Homework2 Erika Nagai

hw2

movie

gender

Introduction to Visualization

Author

Erika Nagai

Published

October 12, 2022

Challenge Overview

Read in a dataset from the _data folder in the course blog repository, or choose your own data. If you decide to use one of the datasets we have provided, please use a challenging dataset - check with us if you are not sure.
Clean the data as needed using dplyr and related tidyverse packages.
Provide a narrative about the data set (look it up if you aren’t sure what you have got) and the variables in your dataset, including what type of data each variable is. The goal of this step is to communicate in a visually appealing way to non-experts - not to replicate r-code.
Identify potential research questions that your dataset can help answer.

# install libraries

library(tidyverse)

── Attaching packages ─────────────────────────────────────── tidyverse 1.3.2 ──
✔ ggplot2 3.4.0      ✔ purrr   0.3.5 
✔ tibble  3.1.8      ✔ dplyr   1.0.10
✔ tidyr   1.2.1      ✔ stringr 1.5.0 
✔ readr   2.1.3      ✔ forcats 0.5.2

Warning: package 'ggplot2' was built under R version 4.2.2

Warning: package 'stringr' was built under R version 4.2.2

── Conflicts ────────────────────────────────────────── tidyverse_conflicts() ──
✖ dplyr::filter() masks stats::filter()
✖ dplyr::lag()    masks stats::lag()

library(ggplot2)
library(stringr)
library(tidyr)
library(dplyr)
library(summarytools)


Attaching package: 'summarytools'

The following object is masked from 'package:tibble':

    view

Read in a data

movie = read_csv("_data/movies_metadata.csv")

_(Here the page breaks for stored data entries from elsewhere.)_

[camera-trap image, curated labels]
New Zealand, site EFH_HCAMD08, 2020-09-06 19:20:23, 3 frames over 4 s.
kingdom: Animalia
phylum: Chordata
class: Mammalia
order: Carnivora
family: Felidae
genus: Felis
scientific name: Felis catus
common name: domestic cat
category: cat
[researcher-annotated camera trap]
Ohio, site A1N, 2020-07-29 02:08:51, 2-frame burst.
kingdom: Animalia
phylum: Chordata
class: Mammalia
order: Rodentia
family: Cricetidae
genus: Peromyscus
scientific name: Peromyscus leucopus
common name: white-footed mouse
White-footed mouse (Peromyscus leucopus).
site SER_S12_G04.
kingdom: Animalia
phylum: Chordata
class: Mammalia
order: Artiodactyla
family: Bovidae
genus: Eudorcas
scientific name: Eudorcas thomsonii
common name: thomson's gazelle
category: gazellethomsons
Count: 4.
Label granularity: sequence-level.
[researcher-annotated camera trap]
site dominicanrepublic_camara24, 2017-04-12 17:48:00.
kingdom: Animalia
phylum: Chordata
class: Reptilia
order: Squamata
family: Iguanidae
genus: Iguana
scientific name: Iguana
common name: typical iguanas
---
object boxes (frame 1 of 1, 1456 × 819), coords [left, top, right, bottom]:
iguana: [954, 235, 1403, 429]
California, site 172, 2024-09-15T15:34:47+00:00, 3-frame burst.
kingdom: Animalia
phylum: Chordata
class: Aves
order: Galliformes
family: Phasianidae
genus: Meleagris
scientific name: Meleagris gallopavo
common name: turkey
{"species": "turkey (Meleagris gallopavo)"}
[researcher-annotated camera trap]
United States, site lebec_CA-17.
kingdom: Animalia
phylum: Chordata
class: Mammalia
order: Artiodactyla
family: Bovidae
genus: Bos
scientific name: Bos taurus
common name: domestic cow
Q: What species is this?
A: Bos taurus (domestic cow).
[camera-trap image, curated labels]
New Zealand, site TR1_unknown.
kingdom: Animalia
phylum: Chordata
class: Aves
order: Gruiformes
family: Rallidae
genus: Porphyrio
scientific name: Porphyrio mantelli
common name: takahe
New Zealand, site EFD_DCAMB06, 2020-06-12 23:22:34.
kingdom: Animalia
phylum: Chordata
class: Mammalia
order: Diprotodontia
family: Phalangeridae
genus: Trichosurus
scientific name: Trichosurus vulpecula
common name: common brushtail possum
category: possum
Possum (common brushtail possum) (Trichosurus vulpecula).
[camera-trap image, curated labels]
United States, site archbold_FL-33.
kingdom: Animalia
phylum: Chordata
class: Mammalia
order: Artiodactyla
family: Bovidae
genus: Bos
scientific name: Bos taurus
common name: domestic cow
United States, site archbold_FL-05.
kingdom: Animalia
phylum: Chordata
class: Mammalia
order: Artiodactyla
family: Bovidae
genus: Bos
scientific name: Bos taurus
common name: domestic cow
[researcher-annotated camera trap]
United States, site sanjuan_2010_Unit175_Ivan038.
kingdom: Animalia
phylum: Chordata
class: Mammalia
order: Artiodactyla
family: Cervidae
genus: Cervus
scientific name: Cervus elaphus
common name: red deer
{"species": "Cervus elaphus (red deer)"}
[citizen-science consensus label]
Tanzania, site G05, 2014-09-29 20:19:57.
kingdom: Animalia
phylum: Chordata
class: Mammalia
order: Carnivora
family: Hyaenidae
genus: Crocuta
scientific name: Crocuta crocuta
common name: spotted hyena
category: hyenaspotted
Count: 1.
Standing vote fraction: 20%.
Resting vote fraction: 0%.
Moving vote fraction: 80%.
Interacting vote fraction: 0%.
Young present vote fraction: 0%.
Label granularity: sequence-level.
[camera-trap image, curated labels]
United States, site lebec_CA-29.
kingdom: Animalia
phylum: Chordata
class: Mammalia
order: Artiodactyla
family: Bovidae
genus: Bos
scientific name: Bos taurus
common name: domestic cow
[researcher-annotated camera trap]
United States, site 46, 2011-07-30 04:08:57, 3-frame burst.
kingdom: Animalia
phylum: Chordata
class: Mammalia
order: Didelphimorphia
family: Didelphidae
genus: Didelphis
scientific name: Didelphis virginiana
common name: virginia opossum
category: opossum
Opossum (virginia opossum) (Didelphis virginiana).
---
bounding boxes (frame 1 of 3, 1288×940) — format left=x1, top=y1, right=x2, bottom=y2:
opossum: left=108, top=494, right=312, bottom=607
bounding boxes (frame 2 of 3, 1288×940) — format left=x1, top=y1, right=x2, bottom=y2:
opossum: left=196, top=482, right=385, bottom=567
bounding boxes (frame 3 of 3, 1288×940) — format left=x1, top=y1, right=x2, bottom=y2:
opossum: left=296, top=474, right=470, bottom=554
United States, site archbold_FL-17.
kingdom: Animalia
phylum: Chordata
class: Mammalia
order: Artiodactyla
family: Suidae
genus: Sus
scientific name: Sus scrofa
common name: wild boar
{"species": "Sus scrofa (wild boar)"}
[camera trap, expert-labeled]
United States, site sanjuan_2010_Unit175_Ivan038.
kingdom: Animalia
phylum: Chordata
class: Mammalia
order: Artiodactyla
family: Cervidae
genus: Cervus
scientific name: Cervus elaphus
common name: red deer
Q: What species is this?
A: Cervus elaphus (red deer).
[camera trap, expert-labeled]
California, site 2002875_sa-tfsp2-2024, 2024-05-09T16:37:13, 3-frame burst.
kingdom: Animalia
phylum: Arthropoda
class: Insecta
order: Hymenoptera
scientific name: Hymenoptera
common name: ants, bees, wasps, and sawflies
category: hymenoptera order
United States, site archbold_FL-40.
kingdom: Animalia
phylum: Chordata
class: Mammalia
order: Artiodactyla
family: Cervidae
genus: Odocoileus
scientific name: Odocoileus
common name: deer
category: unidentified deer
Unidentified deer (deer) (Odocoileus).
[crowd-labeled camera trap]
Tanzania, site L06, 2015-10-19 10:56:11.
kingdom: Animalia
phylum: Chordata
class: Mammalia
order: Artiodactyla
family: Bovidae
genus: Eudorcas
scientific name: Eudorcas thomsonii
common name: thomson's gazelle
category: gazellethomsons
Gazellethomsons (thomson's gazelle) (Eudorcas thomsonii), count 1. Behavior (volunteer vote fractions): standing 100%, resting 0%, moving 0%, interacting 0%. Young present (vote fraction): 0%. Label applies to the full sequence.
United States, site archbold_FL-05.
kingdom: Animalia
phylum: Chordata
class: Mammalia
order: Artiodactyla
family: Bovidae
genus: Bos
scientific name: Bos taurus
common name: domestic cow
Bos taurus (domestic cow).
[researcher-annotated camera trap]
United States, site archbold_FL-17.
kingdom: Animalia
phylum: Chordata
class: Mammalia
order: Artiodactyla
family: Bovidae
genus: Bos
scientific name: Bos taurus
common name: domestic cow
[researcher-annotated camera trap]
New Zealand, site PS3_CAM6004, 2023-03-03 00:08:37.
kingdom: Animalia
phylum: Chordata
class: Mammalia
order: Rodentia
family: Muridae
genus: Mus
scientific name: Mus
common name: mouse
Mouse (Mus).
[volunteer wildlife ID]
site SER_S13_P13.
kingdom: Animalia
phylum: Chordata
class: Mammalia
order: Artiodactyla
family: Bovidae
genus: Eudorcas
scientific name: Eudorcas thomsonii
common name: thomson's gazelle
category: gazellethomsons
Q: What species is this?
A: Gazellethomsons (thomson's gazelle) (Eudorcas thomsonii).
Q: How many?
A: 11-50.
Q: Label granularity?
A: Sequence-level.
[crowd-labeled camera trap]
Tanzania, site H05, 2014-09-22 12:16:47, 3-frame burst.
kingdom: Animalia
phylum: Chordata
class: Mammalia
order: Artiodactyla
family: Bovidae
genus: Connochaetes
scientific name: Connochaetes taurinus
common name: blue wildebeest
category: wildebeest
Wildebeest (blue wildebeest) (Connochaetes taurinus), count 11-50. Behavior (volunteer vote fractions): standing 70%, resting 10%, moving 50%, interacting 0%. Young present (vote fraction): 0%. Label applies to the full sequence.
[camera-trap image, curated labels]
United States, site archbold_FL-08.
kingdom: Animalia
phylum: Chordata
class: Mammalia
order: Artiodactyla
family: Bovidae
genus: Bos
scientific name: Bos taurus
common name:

Warning: One or more parsing issues, call `problems()` on your data frame for details,
e.g.:
  dat <- vroom(...)
  problems(dat)

Rows: 45466 Columns: 24
── Column specification ────────────────────────────────────────────────────────
Delimiter: ","
chr  (14): belongs_to_collection, genres, homepage, imdb_id, original_langua...
dbl   (7): budget, id, popularity, revenue, runtime, vote_average, vote_count
lgl   (2): adult, video
date  (1): release_date

ℹ Use `spec()` to retrieve the full column specification for this data.
ℹ Specify the column types or set `show_col_types = FALSE` to quiet this message.

This movie dataset was generated by Movielens, a (non-profit) movie review website (https://movielens.org/), and was obtained from the following Kaggle link. (https://www.kaggle.com/datasets/rounakbanik/the-movies-dataset?resource=download&select=movies_metadata.csv)

The movie dataset is contains 45466 movies with a released date between December 9th 1874 and December 16th 2020.

The data includes the information of genres, revenue, runtime, languages, status (released/in production etc…).

This dataset includes the following columns.

colnames(movie)

 [1] "adult"                 "belongs_to_collection" "budget"               
 [4] "genres"                "homepage"              "id"                   
 [7] "imdb_id"               "original_language"     "original_title"       
[10] "overview"              "popularity"            "poster_path"          
[13] "production_companies"  "production_countries"  "release_date"         
[16] "revenue"               "runtime"               "spoken_languages"     
[19] "status"                "tagline"               "title"                
[22] "video"                 "vote_average"          "vote_count"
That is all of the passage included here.